The glitch in the matrix: the CUDA driver library

There is one glitch/impurity that creeps in. Remember that the CUDA driver library (libcuda.so.1) is tightly coupled to the NVIDIA driver? So, in the case of this particular library, we cannot dynamically link against arbitrary versions. It needs to link against the CUDA driver library that corresponds to the system’s NVIDIA driver.

NixOS solves this by allowing an impurity in the form of global state for this particular case. As can be seen in the rpath above, there is an entry /run/opengl-driver/lib. If the NVIDIA driver is configured on a NixOS system, NixOS guarantees that libcuda.so.1 is symlinked into this location. In this way, a binary will always use a CUDA driver library that is consistent with the system’s NVIDIA driver version.

Sadly, this doesn’t work on non-NixOS systems, because they don’t have the /run/opengl-driver/lib directory.
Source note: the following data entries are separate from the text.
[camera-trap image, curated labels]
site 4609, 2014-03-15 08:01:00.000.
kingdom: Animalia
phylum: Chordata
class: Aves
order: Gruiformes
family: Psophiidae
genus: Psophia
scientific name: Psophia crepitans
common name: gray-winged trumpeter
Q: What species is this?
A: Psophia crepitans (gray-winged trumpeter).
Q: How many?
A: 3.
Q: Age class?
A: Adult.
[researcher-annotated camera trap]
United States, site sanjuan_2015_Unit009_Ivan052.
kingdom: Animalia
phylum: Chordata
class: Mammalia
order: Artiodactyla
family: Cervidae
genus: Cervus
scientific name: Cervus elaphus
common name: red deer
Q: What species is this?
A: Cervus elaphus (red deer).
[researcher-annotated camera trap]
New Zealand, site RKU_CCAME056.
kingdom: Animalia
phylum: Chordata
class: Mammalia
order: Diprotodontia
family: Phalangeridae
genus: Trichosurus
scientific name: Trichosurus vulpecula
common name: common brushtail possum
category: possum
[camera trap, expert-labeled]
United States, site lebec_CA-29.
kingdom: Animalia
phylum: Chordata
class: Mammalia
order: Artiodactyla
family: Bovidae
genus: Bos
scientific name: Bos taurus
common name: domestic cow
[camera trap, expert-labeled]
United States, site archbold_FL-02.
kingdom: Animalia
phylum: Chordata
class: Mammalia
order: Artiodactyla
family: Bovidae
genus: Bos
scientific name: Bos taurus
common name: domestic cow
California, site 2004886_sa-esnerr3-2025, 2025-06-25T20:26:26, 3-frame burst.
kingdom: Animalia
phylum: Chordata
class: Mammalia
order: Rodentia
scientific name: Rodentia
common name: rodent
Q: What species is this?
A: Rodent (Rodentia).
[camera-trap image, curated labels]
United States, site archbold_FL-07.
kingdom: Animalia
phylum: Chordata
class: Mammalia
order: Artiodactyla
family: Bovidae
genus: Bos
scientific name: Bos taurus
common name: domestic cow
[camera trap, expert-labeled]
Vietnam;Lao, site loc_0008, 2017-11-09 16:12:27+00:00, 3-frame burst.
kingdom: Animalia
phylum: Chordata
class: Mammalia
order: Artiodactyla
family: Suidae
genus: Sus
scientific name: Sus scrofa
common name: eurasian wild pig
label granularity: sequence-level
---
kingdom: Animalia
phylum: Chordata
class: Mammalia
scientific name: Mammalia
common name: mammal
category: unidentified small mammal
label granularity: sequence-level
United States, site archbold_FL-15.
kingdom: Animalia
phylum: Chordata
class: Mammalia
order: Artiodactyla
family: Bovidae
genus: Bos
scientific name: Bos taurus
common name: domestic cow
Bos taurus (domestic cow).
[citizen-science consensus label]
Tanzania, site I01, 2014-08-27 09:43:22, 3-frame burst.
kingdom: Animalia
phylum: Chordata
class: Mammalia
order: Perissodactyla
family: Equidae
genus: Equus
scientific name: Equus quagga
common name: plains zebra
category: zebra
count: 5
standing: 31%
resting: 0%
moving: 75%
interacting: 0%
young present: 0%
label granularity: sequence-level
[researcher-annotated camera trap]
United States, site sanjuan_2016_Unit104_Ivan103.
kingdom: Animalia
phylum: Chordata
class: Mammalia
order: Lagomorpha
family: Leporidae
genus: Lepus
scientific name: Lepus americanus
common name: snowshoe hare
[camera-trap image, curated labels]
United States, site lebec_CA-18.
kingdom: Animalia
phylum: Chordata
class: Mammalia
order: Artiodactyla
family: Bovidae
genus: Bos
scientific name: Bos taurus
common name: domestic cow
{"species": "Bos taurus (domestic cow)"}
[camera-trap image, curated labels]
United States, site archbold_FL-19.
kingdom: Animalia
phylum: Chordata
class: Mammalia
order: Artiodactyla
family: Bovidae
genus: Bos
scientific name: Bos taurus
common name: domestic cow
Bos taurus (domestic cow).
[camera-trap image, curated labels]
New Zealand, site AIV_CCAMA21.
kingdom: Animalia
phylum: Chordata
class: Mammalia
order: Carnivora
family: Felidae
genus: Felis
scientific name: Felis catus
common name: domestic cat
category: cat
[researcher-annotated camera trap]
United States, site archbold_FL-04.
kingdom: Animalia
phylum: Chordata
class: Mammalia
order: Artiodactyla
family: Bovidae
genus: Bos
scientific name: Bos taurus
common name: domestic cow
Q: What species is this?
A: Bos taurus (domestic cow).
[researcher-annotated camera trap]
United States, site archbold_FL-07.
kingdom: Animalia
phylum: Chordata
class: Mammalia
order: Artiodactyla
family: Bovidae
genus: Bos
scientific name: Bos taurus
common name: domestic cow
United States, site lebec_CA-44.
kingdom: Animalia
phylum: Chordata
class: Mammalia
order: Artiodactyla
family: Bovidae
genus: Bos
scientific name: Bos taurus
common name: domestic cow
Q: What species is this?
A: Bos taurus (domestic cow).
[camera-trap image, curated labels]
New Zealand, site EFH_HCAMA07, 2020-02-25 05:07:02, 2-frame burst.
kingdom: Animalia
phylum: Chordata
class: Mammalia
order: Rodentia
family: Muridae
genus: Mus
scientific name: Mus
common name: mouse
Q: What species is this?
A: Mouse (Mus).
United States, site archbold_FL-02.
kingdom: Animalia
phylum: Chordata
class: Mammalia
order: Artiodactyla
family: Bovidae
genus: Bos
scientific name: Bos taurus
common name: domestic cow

This brings us to some hacks to resolve this issue…

Solutions

$ sudo mkdir -p /run/opengl-driver/lib
$ sudo find /usr/lib \
   . -name 'libcuda.so*' \
    -exec ln -s {} /run/opengl-driver/lib/ \;

Preload the driver library

$ export LD_PRELOAD=/usr/lib/x86_64-linux-gnu/libcuda.so.1

Warning

LD_PRELOAD does not cover all cases. When a program/library uses runtime compilation (e.g. Triton), the Nix derivation will typically burn the path /run/opengl-driver/lib into the package as a linker path (i.e. -L/run/opengl-driver/lib). LD_PRELOAD does not override this and will fail in such cases.

Warning

Avoid using LD_LIBRARY_PATH unless the CUDA driver library is in a directory by itself. Using LD_LIBRARY_PATH with a path with multiple libraries can also override other libraries. In the best case, this breaks reproducibility. In the worst case it breaks the application.

nixGL

nixGL can wrap a program to resolve the CUDA driver library.